The Toyota went airborne, soared off the edge of an arroyo and landed in a dry creek bed. The big tires hit, bounced, and dug in, throwing up a hail of sand and rocks. Cresting the other side of the ravine, Lalo howled a curse when he saw a line of vehicles and armed men blocking their path.

“Shit, man. Blast their asses. We’re goin’ around ‘em,” he yelled, swerving the pickup so Franco’s side of the truck faced the blinding spotlights of the blockade.

Franco swung a sawed-off shotgun out of the open window and got off one shot before both the front windshield, and his head, exploded. Lalo, screaming as glass slivers hit his eyes, let go of the steering wheel and stomped for the brake, but hit the gas pedal. The truck skidded in several directions, broadsided a Border Patrol utility vehicle and shoved it twenty feet, sending task force members flying in all directions before it ground to a stop.

Flaco was the lucky one, suffering only a few broken bones.

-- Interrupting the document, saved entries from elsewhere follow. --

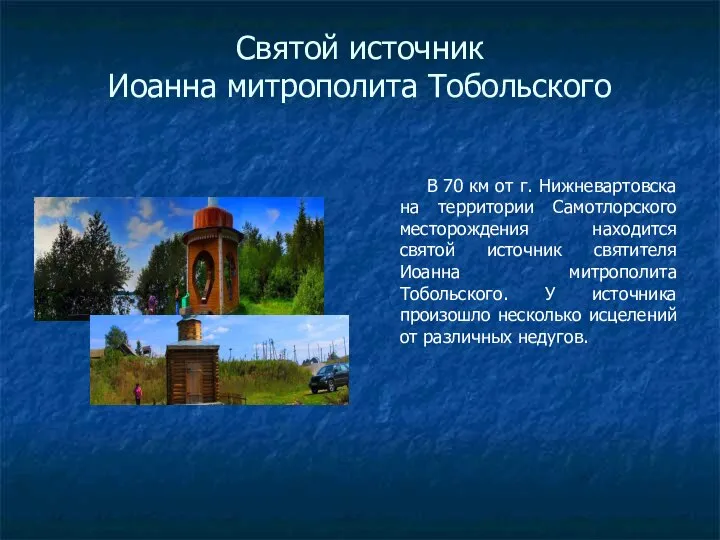 Святой источник
Иоанна митрополита Тобольского

В 70 км от г. Нижневартовска на территории Самотлорского месторождения находится святой источник святителя Иоанна митрополита Тобольского. У источника произошло несколько исцелений от различных недугов.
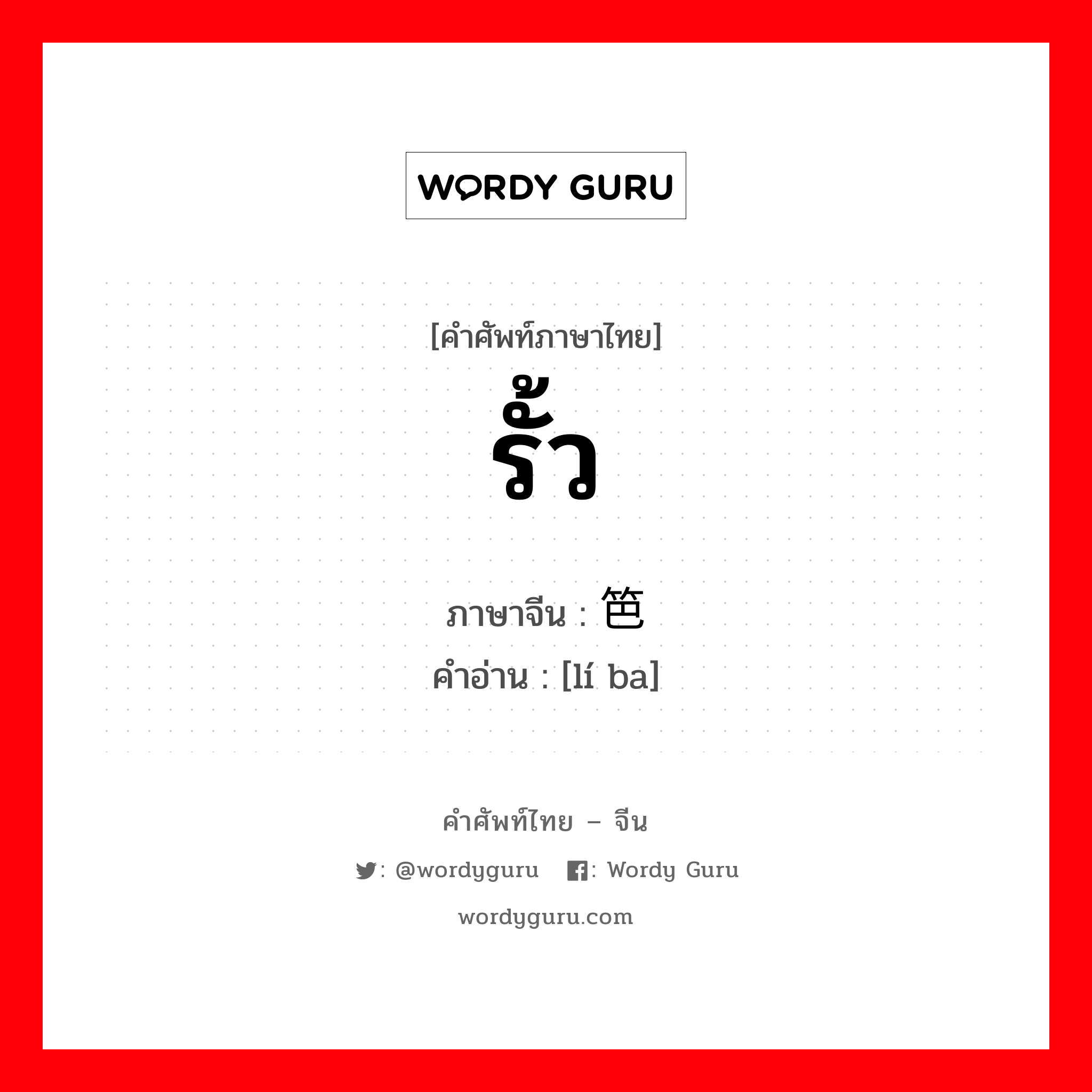 WORDY GURU

[คำศัพท์ภาษาไทย]
รั้ว

ภาษาจีน : 笆
คำอ่าน : [lí ba]

คำศัพท์ไทย – จีน
: @wordyguru : Wordy Guru
wordyguru.com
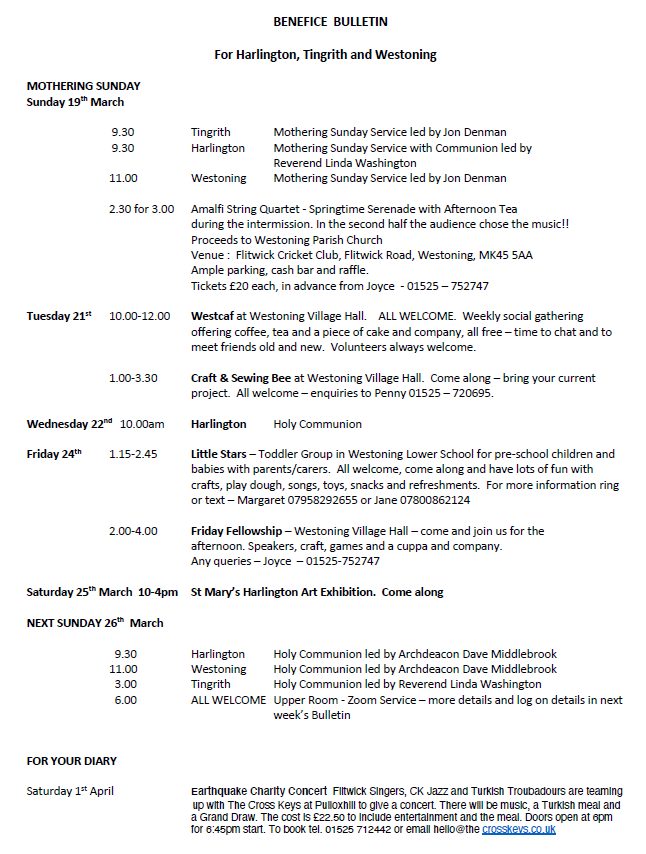 BENEFICE BULLETIN

For Harlington, Tingrith and Westoning

MOTHERING SUNDAY
Sunday 19$^{th}$ March

9.30 Tingrith Mothering Sunday Service led by Jon Denman
9.30 Harlington Mothering Sunday Service with Communion led by Reverend Linda Washington
11.00 Westoning Mothering Sunday Service led by Jon Denman

2.30 for 3.00 Amalfi String Quartet - Springtime Serenade with Afternoon Tea during the intermission. In the second half the audience chose the music!!
Proceeds to Westoning Parish Church
Venue : Flitwick Cricket Club, Flitwick Road, Westoning, MK45 5AA
Ample parking, cash bar and raffle.
Tickets £20 each, in advance from Joyce - 01525 – 752747

Tuesday 21$^{st}$ 10.00-12.00 Westcaf at Westoning Village Hall. ALL WELCOME. Weekly social gathering offering coffee, tea and a piece of cake and company, all free – time to chat and to meet friends old and new. Volunteers always welcome.

1.00-3.30 Craft & Sewing Bee at Westoning Village Hall. Come along – bring your current project. All welcome – enquiries to Penny 01525 – 720695.

Wednesday 22$^{nd}$ 10.00am Harlington Holy Communion

Friday 24$^{th}$ 1.15-2.45 Little Stars – Toddler Group in Westoning Lower School for pre-school children and babies with parents/carers. All welcome, come along and have lots of fun with crafts, play dough, songs, toys, snacks and refreshments. For more information ring or text – Margaret 07958292655 or Jane 07800862124

2.00-4.00 Friday Fellowship – Westoning Village Hall – come and join us for the afternoon. Speakers, craft, games and a cuppa and company.
Any queries – Joyce – 01525-752747

Saturday 25$^{th}$ March 10-4pm St Mary's Harlington Art Exhibition. Come along

NEXT SUNDAY 26$^{th}$ March

9.30 Harlington Holy Communion led by Archdeacon Dave Middlebrook
11.00 Westoning Holy Communion led by Archdeacon Dave Middlebrook
3.00 Tingrith Holy Communion led by Reverend Linda Washington
6.00 ALL WELCOME Upper Room - Zoom Service – more details and log on details in next week's Bulletin

FOR YOUR DIARY

Saturday 1$^{st}$ April Earthquake Charity Concert Flitwick Singers, CK Jazz and Turkish Troubadours are teaming up with The Cross Keys at Pulloxhill to give a concert. There will be music, a Turkish meal and a Grand Draw. The cost is £22.50 to include entertainment and the meal. Doors open at 6pm for 6:45pm start. To book tel. 01525 712442 or email hello@the crosskeys.co.uk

Lalo lived, but the last thing he saw in his life were those blinding lights before the windshield exploded. Franco died. And their cargo of stolen handguns never reached the cartel’s narco punks who ordered them.

 

Dawn found Don Vaughn and his wife, Sheran, waiting in a line of traffic at the Douglas, Arizona, border crossing. The night before, they parked their 32’ RV in the center of a small Sonoran village, stayed the night, and got an early start for the border. Completely self-contained, their RV needed neither electrical nor water hookups, and the Vaughns found that many small Mexican villages let them stay overnight near the town plaza in hopes they'd shop in the local
tiendas
and eat in the cafes. They did both.

“Would you look at that line?” Don groused. He specifically picked Douglas as their reentry point into the States because, unlike Nogales, there was usually little traffic. They had to be in Denver in two days for their daughter’s wedding, and he wanted to get on down the road.

“You threw away those hot dogs, didn’t you?” Sheran asked, checking her list of forbidden food items.

“Fed ‘em to that skinny dog last night.”

“Good. I put everything we bought in Mexico near the door for Customs. Let’s see,” she checked her handwritten list, “I have a ristra of red chile peppers for Anne’s kitchen, that three foot string of garlic you say stinks, five terra cotta pots, two hand-embroidered dresses, a silver bracelet, ten tee shirts from Acapulco for the grandchildren, and a set of painted dishes from Guadalajara. Can you think of anything else?”